Kangaroo Island marron with duck neck sausage, fisherman’s rice – The Fisherman’s rice dish could stand alone, and as our waiter explained it contained miniscule portions of numerous different seafoods cooked with the rich but not leaden rice. But next to the marron and duck neck sausage it was a poor cousin: we both thought the richness and intensity of flavour in this combination almost orgasmic. It was the highlight dish of the night for me (and Kristen), without doubt, though the beef dish to follow was a good second. Served with 2007 Yalumba FDW7c chardonnay.

Cedar smoked magret duck breast on caramelised turnip and truffled sauce – the waiter explained this dish’s unusual texture is due to the duck meat being cured then poached, the result chewy without being tough. Overall a rich and sweet dish, the matching wine (2005 Robert Johnson merlot) a slightly heavy mis-match though it is a good wine.

Grilled wagyu beef with braised beef cheek, tomato, green olives, orange zest – neither of us are huge beef eaters, so the relatively small portions of this dish were perfectly sized. And oh-so-perfect in taste: a rectangle of pepper-seared Wagyu fillet was divine, and the small mound of braised beef cheek also suitably rich. An unmentioned but valuable element on the plate was eggplant, its sweetness offsetting the peppery spice. By the end of this fifth course Kristen was getting rather full, but I gamely soldiered on. Served with a superb 2005 Greenock Creek ’Alices’ shiraz.

Braised shark lip, sea cucumber in carrot oil, aromatic broth – so you want to know what braised shark lip is like? Done this way it is a milky-translucent flat rectangle of gelatinous gooey softness, very rich and quite spicy. I was a fan. The sea cucumber? Like chewing a hockey puck. Hard and dense, this resisted the teeth strongly and had a tangy edge from its seasonings but no discernible taste of itself. I had to put this aside, but the rest was fine. A very interesting dish in the context of the entire meal, its spicyness and focus on texture well-placed just before the sweeter final two courses. Served with Lustau ‘rare amontillado’ sherry, a good match.

Delice de Cremier, Tomme de Chevre, Beaufort D’Alpage, Gres de Vosges – four different French cheeses, three of sheep’s milk and one of goat. During the break before this course we’d resolved to skip the cheeses entirely but on arrival they were too tempting to dismiss, so we nibbled at them while quaffing 2008 Stefano Lubiana ‘Primavera’ pinot noir.
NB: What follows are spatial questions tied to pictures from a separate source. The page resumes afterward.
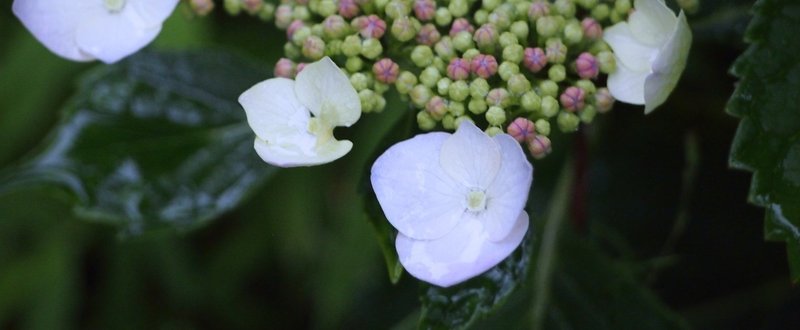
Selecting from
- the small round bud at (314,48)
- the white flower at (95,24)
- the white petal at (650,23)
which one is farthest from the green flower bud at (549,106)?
the white flower at (95,24)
The final plate is your choice of two, depending on the degree of “stuffed” you think you are after the sixth course. Either “Imperial Rice and sago square, anglaise sauce with cinnamon ice cream and fruit compote” or “chocolate bonnet, prune Armagnac ice cream, and almond brittle”. We had one of each and both were brilliant, neither surviving intact for long. The wines were either 2006 Tilbrook Estate botrytis pinot gris or Campbell’s ‘Classic’ Rutherglen tokay (superb).

The only real negative about this meal is that there was more food in it than your average person could comfortably eat. We intended to walk through the city for a while afterwards to aid digestion, but somehow all we could manage was a short stagger back to our hotel and a long rest. Eating here was not on the original plan, but I’m very happy we had the chance to do so while Cheong Liew is still directly involved in the kitchen. A recent review panned The Grange for, amongst other things, its poor location in the foyer and Cheong Liew’s frequent absences from the kitchen. I found the setting rather special, and I specifically asked our waiter as we were leaving whether Liew was in the kitchen that day. I was told he had left at 7.30pm, after overseeing prep all afternoon. His under-chefs are well-schooled in the food and clearly didn’t need direct oversight in my opinion. A memorable, masterful meal.